TEXT EXTRACT
5) Discuss whether or not it is possible to be "objective," in kenpo, given the role played by such factors as transference as the easiness of manipulating the truth on the mat. How do the psychologies, politics and economics of contemporary kenpo compromise its claim to be a martial science?

There, that oughta do her.

Robert


----------



## Nightingale (Nov 19, 2002)

Don't write about yourself, write about kenpo. It will make the perspective easier.  When you have to insert your own opinion somewhere, use a phrase such as "In this situation, one could think..."  Use the word "One" in place of "I" and adapt your syntax accordingly.


----------



## Chronuss (Nov 19, 2002)

> _Originally posted by nightingale8472 _
> 
> *Don't write about yourself, write about kenpo. It will make the perspective easier.  When you have to insert your own opinion somewhere, use a phrase such as "In this situation, one could think..."  Use the word "One" in place of "I" and adapt your syntax accordingly. *



thank you.  :asian:


----------



## Nightingale (Nov 19, 2002)

I'd be happy to proofread it for you if you like.  I taught English for a year, so I am qualified. LOL.

nightingale@nightingalesnest.net


----------



## rmcrobertson (Nov 19, 2002)

REQUIREMENT 1
In the kenpo forum thread, how long does Nightingale say she taught English?
REQUIREMENT 2
Rewrite the paragraph in the kenpo forum thread that begins "Don't write about yourself" as a short bulleted list of its advice.

EXCERPTED RECORDS
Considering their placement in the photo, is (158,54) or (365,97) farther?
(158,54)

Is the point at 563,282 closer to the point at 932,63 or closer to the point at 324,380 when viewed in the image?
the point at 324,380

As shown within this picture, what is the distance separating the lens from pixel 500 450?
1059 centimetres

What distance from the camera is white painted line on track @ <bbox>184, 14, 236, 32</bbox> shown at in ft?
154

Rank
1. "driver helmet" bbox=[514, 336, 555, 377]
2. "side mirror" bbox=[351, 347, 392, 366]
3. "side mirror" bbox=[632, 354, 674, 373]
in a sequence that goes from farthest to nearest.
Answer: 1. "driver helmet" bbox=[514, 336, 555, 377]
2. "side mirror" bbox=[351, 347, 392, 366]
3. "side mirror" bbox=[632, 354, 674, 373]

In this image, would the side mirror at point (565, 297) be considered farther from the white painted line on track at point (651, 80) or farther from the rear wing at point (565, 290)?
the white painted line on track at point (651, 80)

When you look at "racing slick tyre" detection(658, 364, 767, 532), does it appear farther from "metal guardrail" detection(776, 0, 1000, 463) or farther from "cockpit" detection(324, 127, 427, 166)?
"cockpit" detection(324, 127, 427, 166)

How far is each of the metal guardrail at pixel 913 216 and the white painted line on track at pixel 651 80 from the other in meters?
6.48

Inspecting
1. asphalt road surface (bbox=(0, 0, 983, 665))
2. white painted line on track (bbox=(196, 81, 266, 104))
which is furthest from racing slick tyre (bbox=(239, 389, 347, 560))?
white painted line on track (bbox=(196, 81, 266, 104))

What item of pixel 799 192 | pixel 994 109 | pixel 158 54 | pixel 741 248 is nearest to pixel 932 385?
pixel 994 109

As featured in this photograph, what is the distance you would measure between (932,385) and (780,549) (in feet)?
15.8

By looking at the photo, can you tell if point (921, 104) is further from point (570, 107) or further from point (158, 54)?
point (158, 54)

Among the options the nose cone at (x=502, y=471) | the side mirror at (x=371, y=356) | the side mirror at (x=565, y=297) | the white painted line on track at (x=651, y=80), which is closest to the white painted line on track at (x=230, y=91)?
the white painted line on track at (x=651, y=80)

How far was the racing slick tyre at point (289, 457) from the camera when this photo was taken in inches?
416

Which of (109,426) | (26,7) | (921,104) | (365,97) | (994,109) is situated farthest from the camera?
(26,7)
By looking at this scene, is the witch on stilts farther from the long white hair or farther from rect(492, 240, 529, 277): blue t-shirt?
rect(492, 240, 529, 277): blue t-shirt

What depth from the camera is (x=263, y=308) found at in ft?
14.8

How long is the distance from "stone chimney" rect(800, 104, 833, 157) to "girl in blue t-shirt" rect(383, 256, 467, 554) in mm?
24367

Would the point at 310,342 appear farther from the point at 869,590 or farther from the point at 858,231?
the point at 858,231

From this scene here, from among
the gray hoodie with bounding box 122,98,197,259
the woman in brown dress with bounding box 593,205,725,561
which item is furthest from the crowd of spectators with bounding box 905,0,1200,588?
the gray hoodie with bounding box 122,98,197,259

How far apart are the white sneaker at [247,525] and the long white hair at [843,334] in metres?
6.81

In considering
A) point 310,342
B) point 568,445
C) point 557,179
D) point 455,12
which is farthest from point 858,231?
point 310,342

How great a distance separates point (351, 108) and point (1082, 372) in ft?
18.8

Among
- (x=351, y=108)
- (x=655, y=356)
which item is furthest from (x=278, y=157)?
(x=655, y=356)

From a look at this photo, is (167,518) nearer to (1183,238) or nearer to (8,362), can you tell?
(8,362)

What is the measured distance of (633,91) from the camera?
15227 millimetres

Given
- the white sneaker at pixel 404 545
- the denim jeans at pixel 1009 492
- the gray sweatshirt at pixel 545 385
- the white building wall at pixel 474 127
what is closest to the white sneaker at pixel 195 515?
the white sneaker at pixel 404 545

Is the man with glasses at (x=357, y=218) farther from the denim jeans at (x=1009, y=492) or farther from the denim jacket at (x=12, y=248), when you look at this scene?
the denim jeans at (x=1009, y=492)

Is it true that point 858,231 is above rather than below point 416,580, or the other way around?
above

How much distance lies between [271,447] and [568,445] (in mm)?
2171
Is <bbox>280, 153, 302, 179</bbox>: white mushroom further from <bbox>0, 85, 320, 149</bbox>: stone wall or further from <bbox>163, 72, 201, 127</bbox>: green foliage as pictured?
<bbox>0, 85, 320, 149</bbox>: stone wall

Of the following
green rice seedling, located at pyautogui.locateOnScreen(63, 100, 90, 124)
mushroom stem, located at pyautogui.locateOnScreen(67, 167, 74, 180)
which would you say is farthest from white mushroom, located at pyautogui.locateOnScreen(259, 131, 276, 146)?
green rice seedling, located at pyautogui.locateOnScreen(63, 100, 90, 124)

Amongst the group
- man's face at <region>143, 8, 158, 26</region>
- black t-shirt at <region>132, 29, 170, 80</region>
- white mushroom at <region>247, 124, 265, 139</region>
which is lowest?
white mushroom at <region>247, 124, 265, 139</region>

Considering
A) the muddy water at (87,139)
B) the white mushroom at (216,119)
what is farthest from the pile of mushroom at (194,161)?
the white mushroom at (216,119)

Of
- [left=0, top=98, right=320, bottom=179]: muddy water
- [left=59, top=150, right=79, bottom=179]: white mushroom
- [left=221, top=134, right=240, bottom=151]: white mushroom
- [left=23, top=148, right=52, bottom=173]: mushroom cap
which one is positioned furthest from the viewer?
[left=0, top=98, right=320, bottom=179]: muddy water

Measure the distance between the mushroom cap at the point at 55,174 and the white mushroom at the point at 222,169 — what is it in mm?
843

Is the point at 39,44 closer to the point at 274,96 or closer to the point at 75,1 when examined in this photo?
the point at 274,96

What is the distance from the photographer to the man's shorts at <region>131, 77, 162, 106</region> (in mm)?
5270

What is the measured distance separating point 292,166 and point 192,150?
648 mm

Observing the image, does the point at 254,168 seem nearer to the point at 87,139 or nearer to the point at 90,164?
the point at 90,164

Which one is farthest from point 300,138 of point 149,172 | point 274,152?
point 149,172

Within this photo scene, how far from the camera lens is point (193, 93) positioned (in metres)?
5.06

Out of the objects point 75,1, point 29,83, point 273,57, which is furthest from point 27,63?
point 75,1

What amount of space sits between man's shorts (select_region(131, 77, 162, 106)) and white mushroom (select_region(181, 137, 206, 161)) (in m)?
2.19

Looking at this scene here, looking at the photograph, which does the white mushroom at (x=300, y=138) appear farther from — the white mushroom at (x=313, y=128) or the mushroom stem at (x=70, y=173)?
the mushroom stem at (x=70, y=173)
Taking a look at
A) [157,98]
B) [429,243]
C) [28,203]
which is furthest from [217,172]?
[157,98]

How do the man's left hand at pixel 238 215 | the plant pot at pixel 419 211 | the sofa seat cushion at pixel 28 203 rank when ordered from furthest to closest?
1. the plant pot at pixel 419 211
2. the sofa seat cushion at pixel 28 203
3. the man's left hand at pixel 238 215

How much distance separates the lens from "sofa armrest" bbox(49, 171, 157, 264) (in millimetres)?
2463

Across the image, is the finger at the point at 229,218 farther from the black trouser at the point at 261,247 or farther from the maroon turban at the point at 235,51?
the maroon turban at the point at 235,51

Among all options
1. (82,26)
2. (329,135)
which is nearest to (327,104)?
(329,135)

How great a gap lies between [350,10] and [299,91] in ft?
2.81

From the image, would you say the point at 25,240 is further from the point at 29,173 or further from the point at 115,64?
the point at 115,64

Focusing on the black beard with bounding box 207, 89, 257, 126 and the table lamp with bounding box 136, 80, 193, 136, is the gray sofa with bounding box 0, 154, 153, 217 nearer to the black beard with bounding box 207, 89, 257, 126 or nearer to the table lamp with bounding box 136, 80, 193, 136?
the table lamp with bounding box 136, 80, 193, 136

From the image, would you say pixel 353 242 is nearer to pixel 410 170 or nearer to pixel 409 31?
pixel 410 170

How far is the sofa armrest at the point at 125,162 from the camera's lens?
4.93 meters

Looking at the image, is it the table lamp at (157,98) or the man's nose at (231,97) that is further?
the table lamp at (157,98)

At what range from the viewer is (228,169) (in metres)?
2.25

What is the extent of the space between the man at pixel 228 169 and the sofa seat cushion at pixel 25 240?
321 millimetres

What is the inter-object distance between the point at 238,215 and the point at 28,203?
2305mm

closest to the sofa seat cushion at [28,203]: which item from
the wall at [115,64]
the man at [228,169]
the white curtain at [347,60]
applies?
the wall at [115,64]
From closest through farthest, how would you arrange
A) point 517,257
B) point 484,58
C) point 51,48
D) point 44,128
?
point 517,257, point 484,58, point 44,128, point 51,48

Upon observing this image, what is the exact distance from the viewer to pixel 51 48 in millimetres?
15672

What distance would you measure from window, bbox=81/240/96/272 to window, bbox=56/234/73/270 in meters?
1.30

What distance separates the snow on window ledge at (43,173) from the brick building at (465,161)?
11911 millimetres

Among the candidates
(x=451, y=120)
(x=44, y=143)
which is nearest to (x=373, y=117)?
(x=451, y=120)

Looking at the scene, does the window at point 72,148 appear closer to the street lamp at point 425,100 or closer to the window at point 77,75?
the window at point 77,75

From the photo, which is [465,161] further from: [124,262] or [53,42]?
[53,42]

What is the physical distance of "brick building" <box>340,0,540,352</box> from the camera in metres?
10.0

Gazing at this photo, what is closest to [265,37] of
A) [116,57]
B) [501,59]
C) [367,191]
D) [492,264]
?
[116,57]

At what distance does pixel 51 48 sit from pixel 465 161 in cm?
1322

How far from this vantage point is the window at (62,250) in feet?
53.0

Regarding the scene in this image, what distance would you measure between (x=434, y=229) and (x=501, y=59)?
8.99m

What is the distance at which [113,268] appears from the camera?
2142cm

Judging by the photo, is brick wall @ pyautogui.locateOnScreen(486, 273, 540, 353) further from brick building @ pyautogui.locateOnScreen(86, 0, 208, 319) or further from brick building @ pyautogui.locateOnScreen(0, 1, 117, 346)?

FINISHED ANSWER 1
For a year.

FINISHED ANSWER 2
- Write about kenpo rather than yourself; it makes the perspective easier.
- When adding your own opinion, use a phrase like "In this situation, one could think..."
- Replace "I" with "One" and adjust the syntax to match.